Passports: Revocation or denial due to tax debt

I.R.C. Section 7345

If a taxpayer has “seriously delinquent tax debt,” the IRS will certify that debt to the State Department for action. The State Department will generally not issue a passport to a taxpayer after receiving certification from the IRS. Further, the State Department may revoke a taxpayer’s passport on certification from the IRS. “Seriously delinquent tax debt” is defined as a tax debt currently in excess of $51,000 (this is inflation adjusted), for which a notice of federal tax lien has been issued and all administrative remedies under I.R.C. section 6320 have lapsed or been exhausted, or a levy has been issued. Some tax debts are not included, even if they meet the above criteria. This includes tax debt that is being paid timely on an IRS approved installment agreement, is being paid timely with an accepted Offer in Compromise, is pending a timely requested Collection Due Process hearing regarding a levy, or for which collection is suspended because of an application for innocent spouse relief.
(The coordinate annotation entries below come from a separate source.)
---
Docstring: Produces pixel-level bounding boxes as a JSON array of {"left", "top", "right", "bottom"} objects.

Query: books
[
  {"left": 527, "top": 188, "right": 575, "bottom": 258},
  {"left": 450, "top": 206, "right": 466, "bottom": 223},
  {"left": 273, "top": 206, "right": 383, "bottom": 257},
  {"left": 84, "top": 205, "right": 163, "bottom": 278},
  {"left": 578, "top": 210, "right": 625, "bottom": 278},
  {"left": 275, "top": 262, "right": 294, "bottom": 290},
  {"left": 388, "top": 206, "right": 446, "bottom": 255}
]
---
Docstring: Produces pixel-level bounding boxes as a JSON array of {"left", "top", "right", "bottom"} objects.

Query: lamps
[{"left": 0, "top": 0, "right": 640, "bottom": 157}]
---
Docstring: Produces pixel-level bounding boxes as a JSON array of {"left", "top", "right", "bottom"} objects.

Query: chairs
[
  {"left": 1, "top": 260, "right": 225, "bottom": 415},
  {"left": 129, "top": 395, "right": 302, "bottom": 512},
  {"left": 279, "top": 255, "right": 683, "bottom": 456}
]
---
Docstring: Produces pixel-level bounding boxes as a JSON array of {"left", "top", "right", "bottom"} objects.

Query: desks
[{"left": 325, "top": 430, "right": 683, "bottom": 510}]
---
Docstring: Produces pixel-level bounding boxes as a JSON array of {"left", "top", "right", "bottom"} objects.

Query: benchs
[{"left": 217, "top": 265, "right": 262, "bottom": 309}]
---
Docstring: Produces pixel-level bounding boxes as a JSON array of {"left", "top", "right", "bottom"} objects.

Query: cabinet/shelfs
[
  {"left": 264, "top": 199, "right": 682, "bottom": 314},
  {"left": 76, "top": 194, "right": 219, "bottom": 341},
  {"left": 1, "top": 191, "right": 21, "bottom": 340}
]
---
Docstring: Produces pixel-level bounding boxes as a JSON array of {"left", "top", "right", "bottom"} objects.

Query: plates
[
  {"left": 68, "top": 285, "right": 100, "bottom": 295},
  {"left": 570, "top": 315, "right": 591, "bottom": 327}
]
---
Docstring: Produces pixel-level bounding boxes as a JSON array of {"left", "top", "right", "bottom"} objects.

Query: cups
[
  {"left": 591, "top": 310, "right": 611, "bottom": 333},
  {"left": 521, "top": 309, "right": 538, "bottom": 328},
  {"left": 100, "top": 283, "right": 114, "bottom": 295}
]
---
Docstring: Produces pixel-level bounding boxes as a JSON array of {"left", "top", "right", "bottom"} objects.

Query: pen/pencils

Additionally, a passport won’t be at risk under the program if the taxpayer is in bankruptcy, identified by the IRS as a victim of identity theft, if the taxpayer’s account is in currently not collectible, if the taxpayer resides in a federally declared disaster area, if the taxpayer has a pending request for an installment agreement, if the taxpayer has a pending Offer in Compromise, or if the taxpayer has an IRS accepted adjustment that will satisfy the debt in full. Before denying a passport, the State Department will hold the application for 90 days to allow the taxpayer to resolve any erroneous certification issues, make a full payment of the tax debt, or enter a payment arrangement with the IRS.